*RECORDS FOR THE EXERCISE:*
[Start of Attachment]

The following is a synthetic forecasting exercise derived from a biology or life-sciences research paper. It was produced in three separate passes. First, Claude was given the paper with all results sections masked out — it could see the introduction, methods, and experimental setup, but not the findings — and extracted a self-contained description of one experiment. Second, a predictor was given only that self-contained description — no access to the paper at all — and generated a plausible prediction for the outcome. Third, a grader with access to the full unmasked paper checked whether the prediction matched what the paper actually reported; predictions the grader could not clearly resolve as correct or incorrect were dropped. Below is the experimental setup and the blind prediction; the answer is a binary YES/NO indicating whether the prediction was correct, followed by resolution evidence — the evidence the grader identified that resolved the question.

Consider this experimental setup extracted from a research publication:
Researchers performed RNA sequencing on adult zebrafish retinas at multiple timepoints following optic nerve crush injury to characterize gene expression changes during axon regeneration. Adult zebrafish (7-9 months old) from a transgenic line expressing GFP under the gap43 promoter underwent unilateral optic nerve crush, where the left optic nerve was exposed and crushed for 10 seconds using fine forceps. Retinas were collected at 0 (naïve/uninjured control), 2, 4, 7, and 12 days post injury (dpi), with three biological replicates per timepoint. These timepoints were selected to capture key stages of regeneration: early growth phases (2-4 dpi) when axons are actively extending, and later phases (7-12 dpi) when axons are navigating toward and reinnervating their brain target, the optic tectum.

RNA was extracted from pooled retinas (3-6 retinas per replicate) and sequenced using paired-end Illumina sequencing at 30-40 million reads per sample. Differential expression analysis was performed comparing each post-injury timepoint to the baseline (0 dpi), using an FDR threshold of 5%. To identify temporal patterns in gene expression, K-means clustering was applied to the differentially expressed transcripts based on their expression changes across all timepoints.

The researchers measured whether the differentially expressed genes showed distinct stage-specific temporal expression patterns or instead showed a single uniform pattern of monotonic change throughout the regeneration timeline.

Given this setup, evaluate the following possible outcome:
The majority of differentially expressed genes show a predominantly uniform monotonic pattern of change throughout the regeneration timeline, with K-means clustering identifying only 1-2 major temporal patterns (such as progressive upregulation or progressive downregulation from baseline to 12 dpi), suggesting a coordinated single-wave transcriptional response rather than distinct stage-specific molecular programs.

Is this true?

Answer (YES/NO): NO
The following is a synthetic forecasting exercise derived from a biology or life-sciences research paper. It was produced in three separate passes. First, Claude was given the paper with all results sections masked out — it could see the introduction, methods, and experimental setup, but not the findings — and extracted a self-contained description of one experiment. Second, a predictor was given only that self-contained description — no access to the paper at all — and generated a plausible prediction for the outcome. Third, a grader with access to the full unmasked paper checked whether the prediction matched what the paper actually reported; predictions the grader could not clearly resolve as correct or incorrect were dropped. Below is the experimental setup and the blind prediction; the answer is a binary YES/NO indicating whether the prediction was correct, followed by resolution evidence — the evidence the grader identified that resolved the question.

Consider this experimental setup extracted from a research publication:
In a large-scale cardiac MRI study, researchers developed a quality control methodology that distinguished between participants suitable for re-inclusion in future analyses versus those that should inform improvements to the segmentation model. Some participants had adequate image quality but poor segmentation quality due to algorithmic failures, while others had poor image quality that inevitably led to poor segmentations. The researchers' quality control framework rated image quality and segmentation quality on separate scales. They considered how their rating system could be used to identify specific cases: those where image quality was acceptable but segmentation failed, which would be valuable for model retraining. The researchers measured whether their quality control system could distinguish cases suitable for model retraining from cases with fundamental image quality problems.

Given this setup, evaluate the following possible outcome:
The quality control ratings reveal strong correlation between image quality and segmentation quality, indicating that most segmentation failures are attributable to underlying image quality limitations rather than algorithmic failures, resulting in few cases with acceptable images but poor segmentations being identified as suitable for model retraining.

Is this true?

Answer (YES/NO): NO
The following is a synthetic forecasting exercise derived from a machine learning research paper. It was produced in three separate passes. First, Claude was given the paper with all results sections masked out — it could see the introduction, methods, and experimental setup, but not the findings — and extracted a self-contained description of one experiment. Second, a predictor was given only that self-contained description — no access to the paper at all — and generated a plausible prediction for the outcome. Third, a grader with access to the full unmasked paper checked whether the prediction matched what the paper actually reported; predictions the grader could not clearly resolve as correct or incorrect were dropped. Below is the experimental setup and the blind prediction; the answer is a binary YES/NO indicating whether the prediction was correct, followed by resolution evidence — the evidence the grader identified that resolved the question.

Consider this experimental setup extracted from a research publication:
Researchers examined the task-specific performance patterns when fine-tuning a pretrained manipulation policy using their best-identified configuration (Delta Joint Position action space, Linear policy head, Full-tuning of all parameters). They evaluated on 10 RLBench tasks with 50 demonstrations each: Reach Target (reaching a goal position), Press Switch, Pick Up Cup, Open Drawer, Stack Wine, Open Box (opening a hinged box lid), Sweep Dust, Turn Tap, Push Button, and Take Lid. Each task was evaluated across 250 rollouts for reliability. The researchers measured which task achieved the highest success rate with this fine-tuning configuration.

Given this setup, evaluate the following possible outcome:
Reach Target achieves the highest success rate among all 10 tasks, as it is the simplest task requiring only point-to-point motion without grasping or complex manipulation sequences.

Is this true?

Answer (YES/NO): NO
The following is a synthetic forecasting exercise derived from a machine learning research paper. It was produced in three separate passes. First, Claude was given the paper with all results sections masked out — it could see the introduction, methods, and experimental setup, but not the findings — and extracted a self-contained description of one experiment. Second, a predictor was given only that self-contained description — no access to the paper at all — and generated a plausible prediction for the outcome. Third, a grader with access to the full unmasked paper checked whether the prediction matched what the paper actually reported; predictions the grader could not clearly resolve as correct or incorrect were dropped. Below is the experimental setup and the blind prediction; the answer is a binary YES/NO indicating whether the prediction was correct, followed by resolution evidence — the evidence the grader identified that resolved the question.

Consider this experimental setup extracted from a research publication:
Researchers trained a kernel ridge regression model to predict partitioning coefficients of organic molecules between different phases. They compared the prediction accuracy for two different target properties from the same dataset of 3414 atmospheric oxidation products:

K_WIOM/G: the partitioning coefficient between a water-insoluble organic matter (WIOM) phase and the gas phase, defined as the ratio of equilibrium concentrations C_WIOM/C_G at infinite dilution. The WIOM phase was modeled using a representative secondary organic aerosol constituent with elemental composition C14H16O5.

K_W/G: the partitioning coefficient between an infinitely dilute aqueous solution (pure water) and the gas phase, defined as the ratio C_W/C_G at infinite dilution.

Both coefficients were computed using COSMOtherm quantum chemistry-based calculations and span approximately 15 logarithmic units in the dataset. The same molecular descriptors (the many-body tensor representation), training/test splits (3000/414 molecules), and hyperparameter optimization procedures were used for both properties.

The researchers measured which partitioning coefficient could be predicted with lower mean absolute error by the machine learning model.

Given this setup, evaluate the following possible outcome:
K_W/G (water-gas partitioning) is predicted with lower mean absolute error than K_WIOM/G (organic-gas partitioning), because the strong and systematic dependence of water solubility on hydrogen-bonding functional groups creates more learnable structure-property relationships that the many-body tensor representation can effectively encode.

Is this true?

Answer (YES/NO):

[End of Attachment]

*TASK OBJECTIVE:*
In the listing above, find the line containing "K_W/G (water-gas partitioning)"; that line and every line after it, through the last, are to be retyped exactly.

*RESULT FOR THIS TASK:*
K_W/G (water-gas partitioning) is predicted with lower mean absolute error than K_WIOM/G (organic-gas partitioning), because the strong and systematic dependence of water solubility on hydrogen-bonding functional groups creates more learnable structure-property relationships that the many-body tensor representation can effectively encode.

Is this true?

Answer (YES/NO):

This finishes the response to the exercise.